Seriously.  So in my life outside of the internet I am very shy and very introverted.  It takes me along time to trust people.  This could be from any number of things: my adoption, my sexual abuse, my rape, or being held up at gun point.  Who knows, but I have serious trust issues.  I only trust very people who actually know me, my real name and what not, with my secrets.  It seems odd considering the fact that I blog about it, but I do not tell you people who I am or how to find me.

So my trust issues mixed with my anxiety disorder makes for a very needy, clingy, but loyal friend.  I sometimes tell people bits and pieces because I do not want to scare them off.  Am I ashamed of what has happened to me, probably there is a little bit of shame about the rape, because if I wasn’t me but I knew all about me well I would go running as fast as I could in the other direction.  But I am stuck with me.

Last year, well almost last year, one of the people who knew all of my secrets decided she could no longer be my friend.  I do not blame her, she needed me and as much as I wanted to be there for her I could not.  I knew that she might end our friendship over it, but there was just no way around it.  I had warning for this though, so I was ready.
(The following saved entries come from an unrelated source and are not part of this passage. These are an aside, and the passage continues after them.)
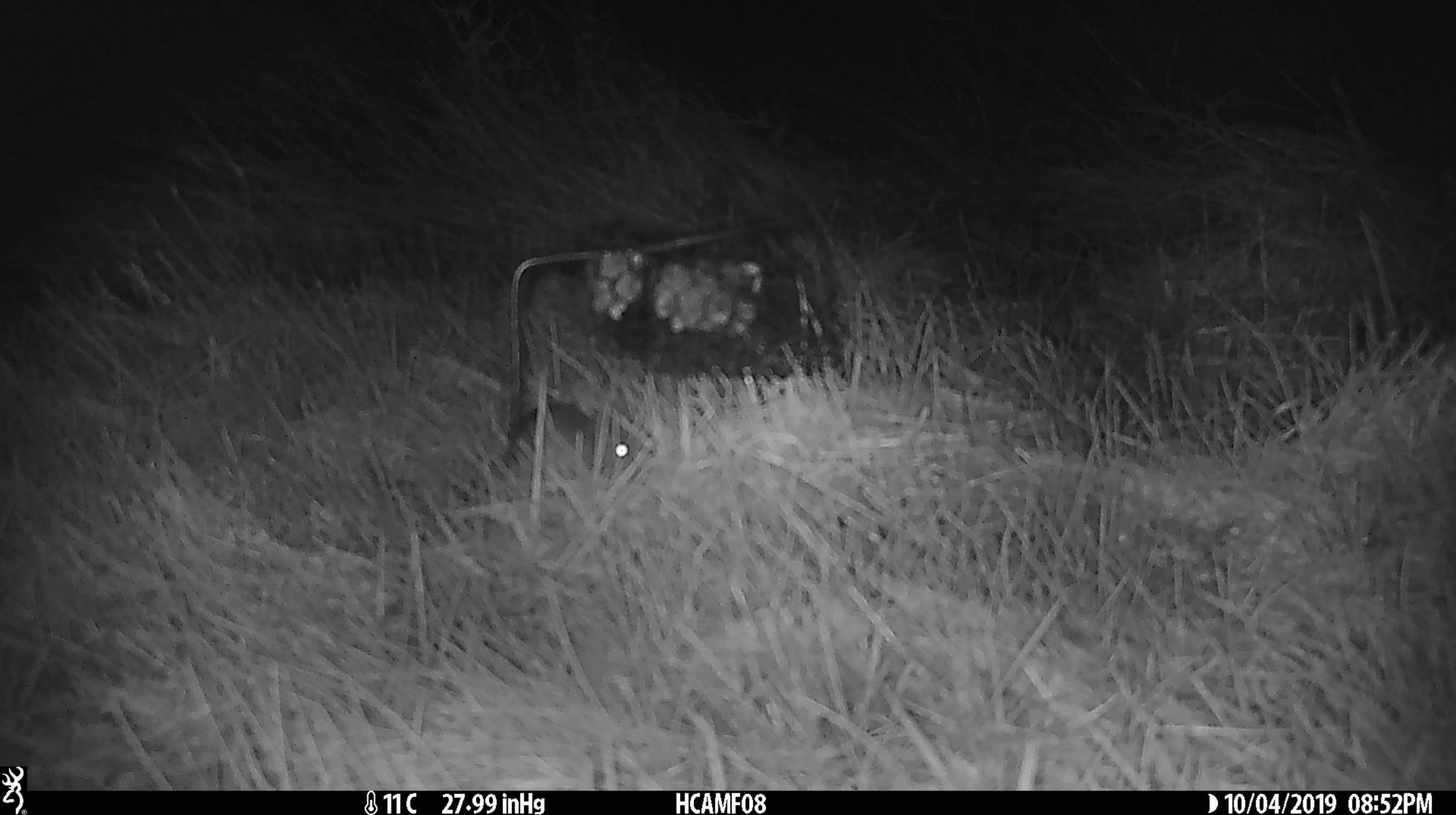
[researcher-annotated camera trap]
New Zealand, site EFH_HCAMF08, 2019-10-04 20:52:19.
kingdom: Animalia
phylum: Chordata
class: Mammalia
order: Rodentia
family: Muridae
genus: Mus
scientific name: Mus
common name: mouse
Mouse (Mus).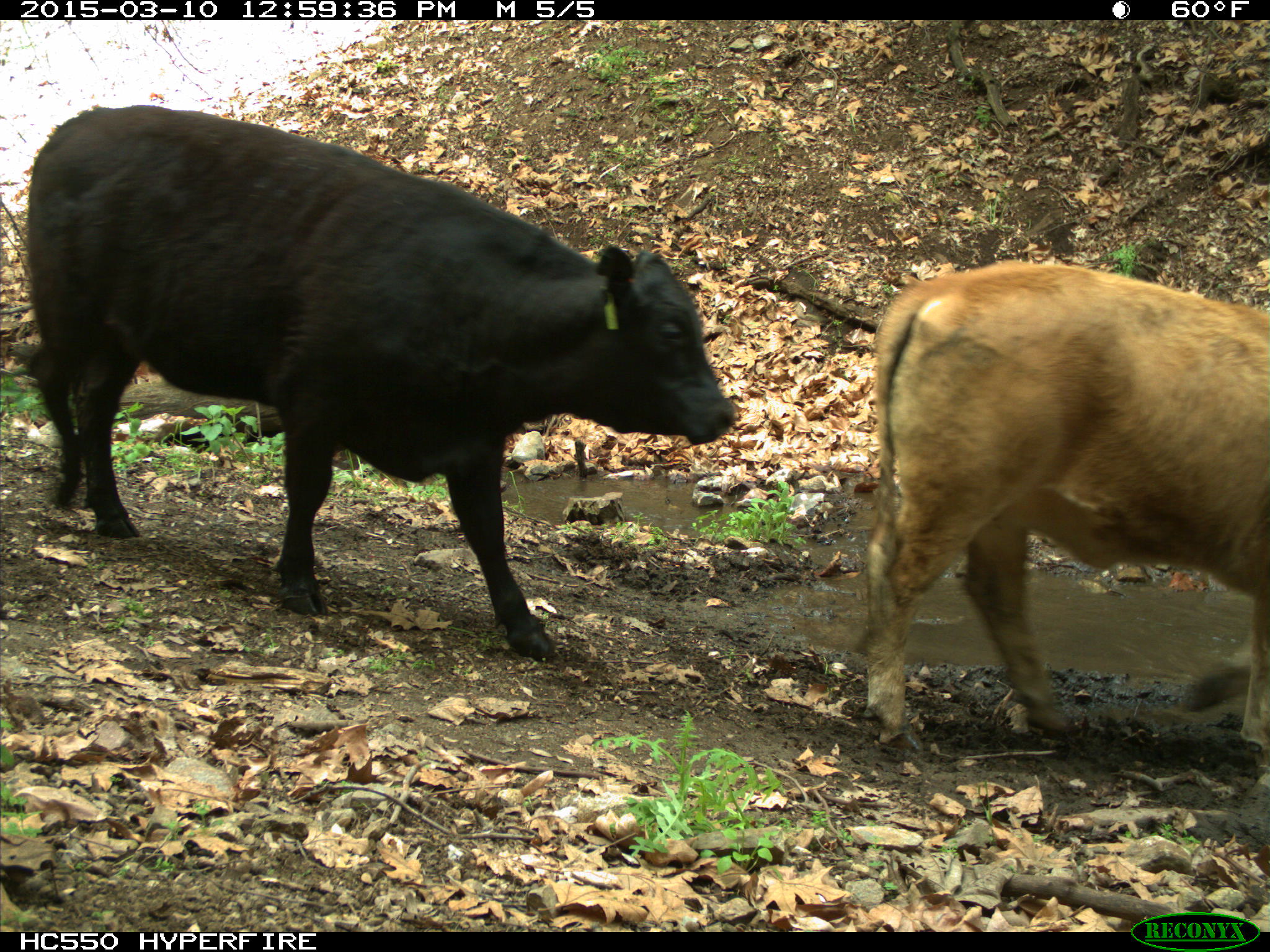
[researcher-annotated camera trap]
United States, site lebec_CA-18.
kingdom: Animalia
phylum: Chordata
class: Mammalia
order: Artiodactyla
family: Bovidae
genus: Bos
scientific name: Bos taurus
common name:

Now though, one of my very good friends, whom I’ve trusted with everything, well I do not know what to do.  She started having issues with me because of a group we were in together.  So I told her that I would the group.  Then when I was talking to someone from the group about the whole situation that person repeated something to me that was basically word for word what I told my friend in private, offline.  I was completely dumbfounded.  At first I was mad.  I thought she had betrayed my trust.  Then I was like, no let me at least ask her first.  Find out what the deal is, it could just be a coincidence.

So I asked her about it.  I told her: look, I was taking to person X and they said something that I had told you offline, that is totally fine and it is your right to tell her but I was just shocked about it.  She told me that she did not share that information and I said, okay, I believe you, I just was shocked to see my words from someone whom I thought they were not told to.
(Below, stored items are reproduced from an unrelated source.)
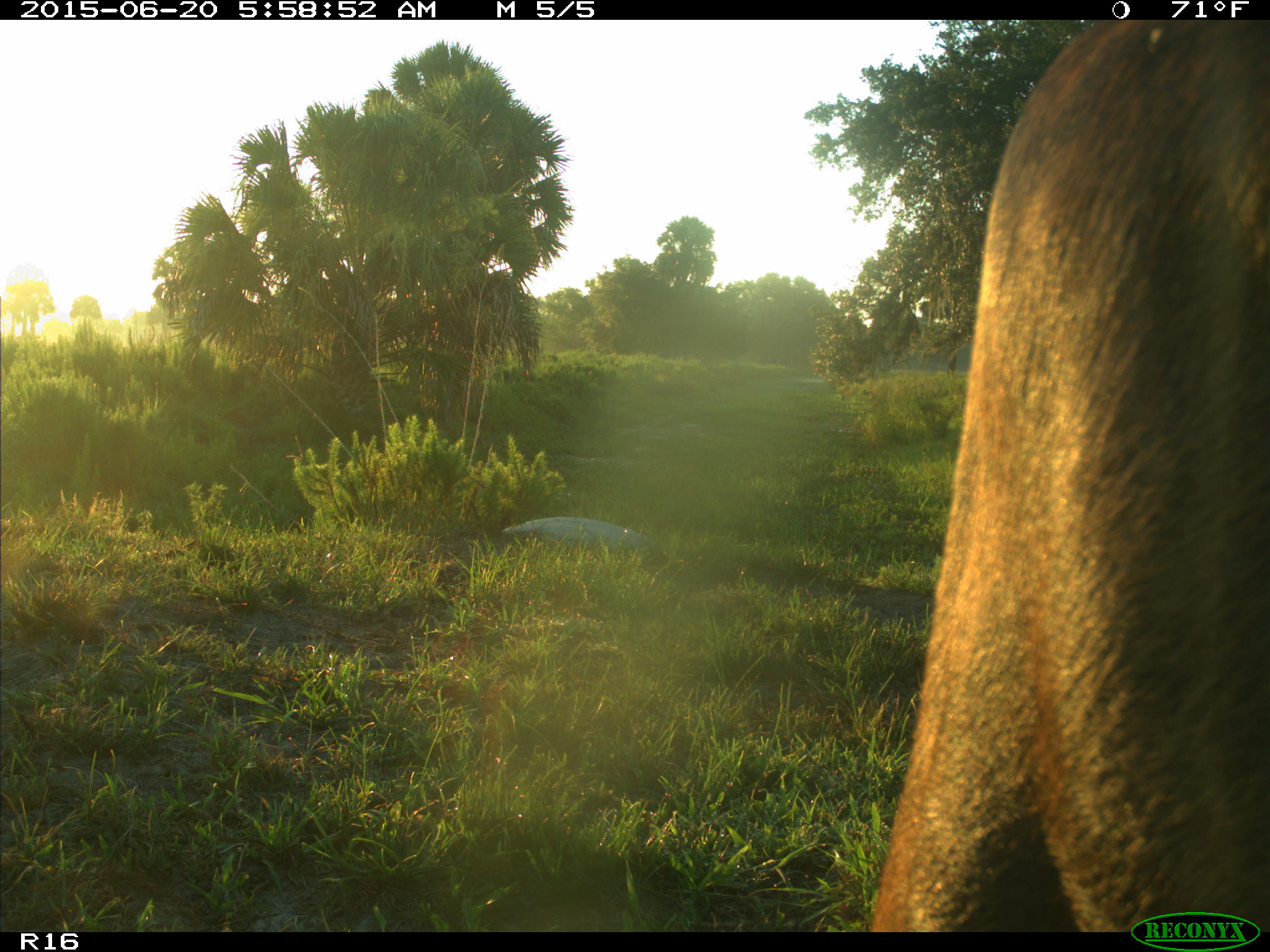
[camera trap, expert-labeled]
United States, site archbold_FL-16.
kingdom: Animalia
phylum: Chordata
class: Mammalia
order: Artiodactyla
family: Bovidae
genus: Bos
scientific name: Bos taurus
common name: domestic cow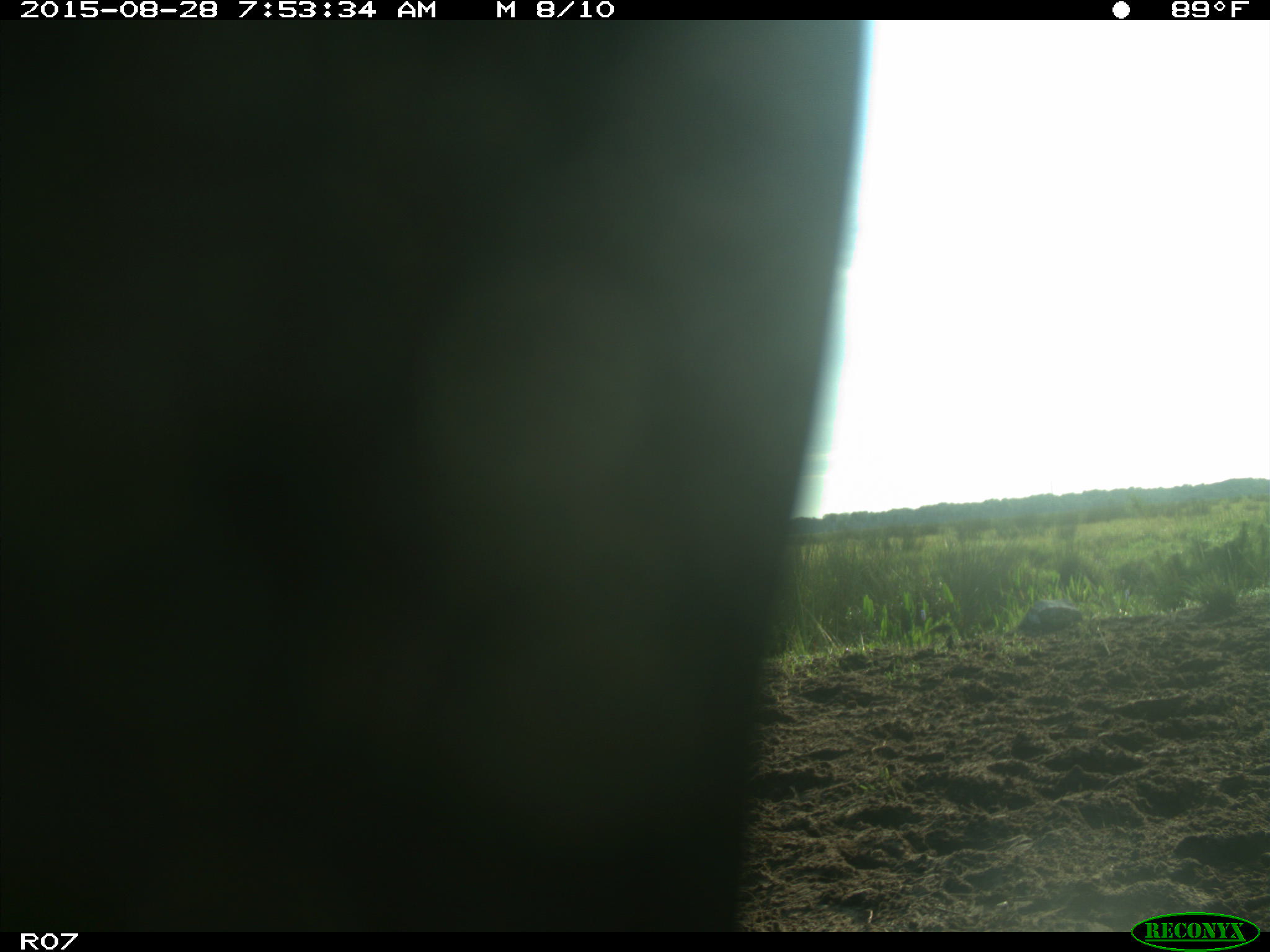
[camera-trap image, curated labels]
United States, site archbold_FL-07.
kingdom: Animalia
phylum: Chordata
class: Mammalia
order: Artiodactyla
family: Bovidae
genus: Bos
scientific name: Bos taurus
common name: domestic cow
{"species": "Bos taurus (domestic cow)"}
My friend did not text me back later that day.  So I finally texted her again.  And then again. And finally I was like, look if you need time can you please let me know, because I cannot tell what is going on.  She said I basically accused her of being a liar so yeah she was going to need time.  I never called her a liar.  I’ve tried telling her over and over that I never have.  I even went through the messages again.  I’ve told her I’m sorry it came across that way.
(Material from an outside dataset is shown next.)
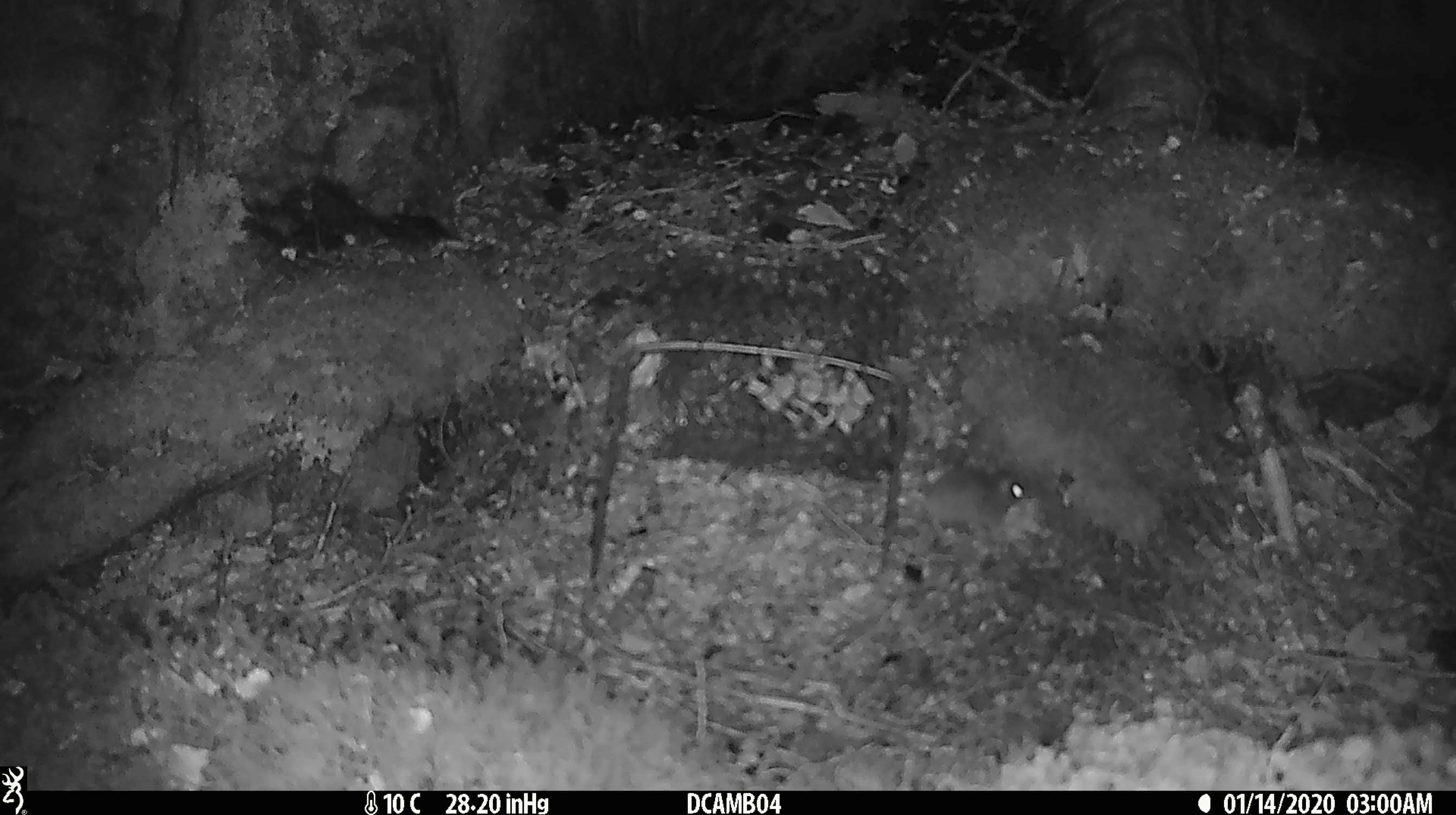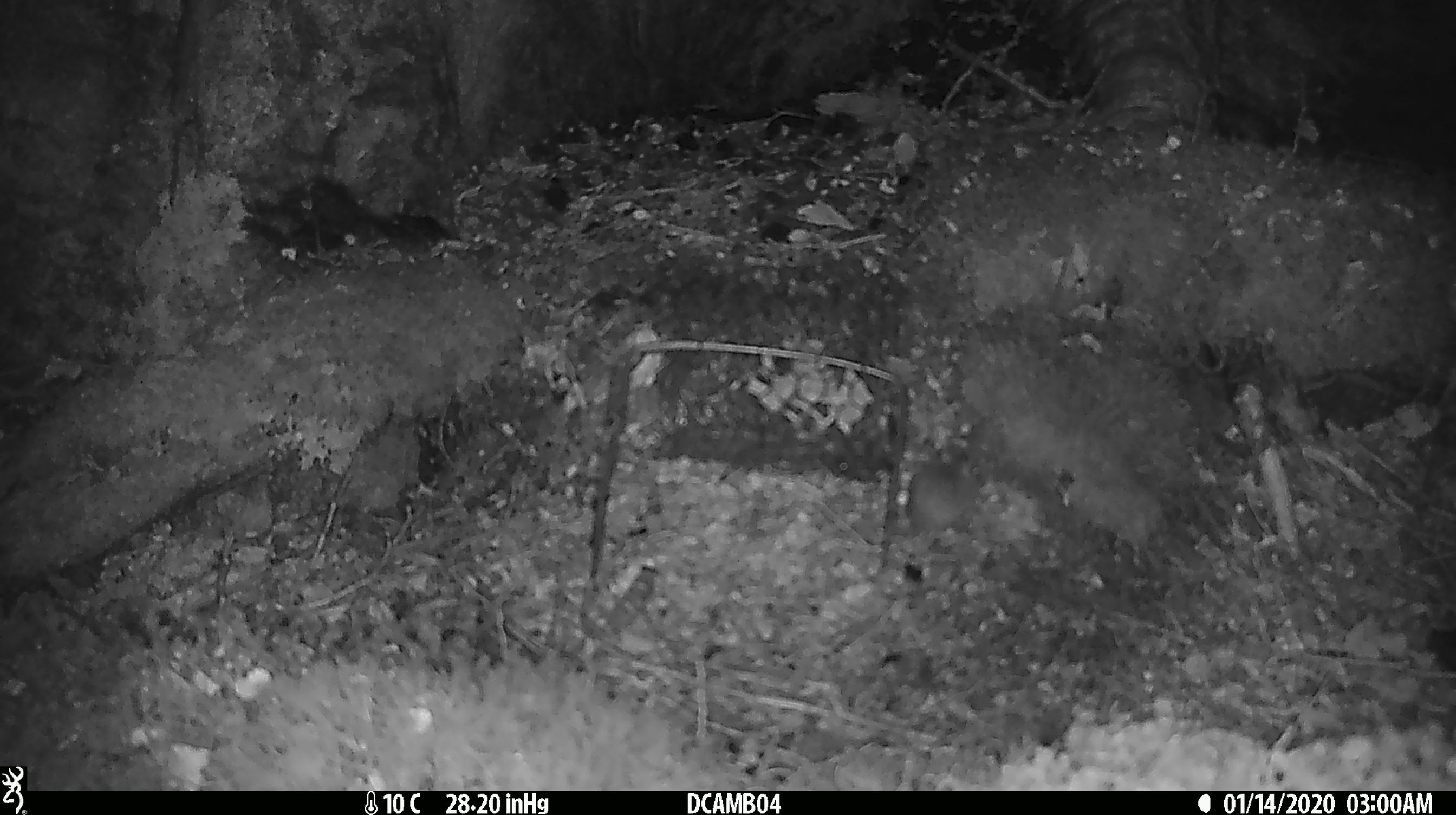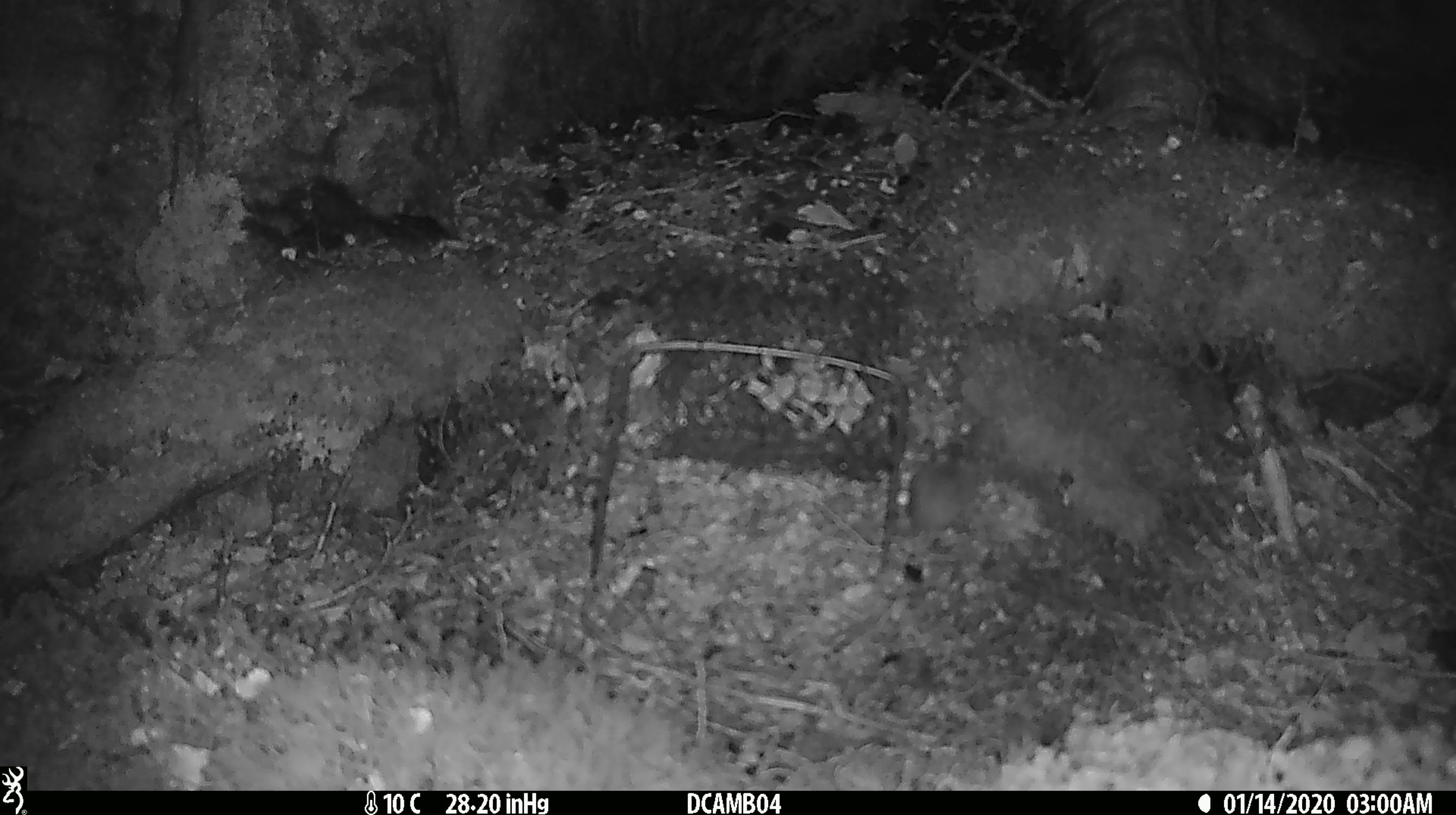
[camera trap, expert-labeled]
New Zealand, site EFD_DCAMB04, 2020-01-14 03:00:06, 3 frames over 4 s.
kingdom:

I just told her that I will keep messaging her and tell her that I am sorry everyday.  She said she needed more time.  I told her I cannot do that, I will not loose another friend.  The only way I know how to save our friendship is to keep apologizing to her.

Now I have to go out and be cheery with some of my other friends.  When all I want to do is curl up in bed and just cry and cry and cry.

I have no idea how I am going to go on.  I feel like she will never believe me again and even if she talks to me again it will never be the same because she will always think that I accused her of being a liar.  I just want to run away.  I want to go away and never have to deal with any of this ever again.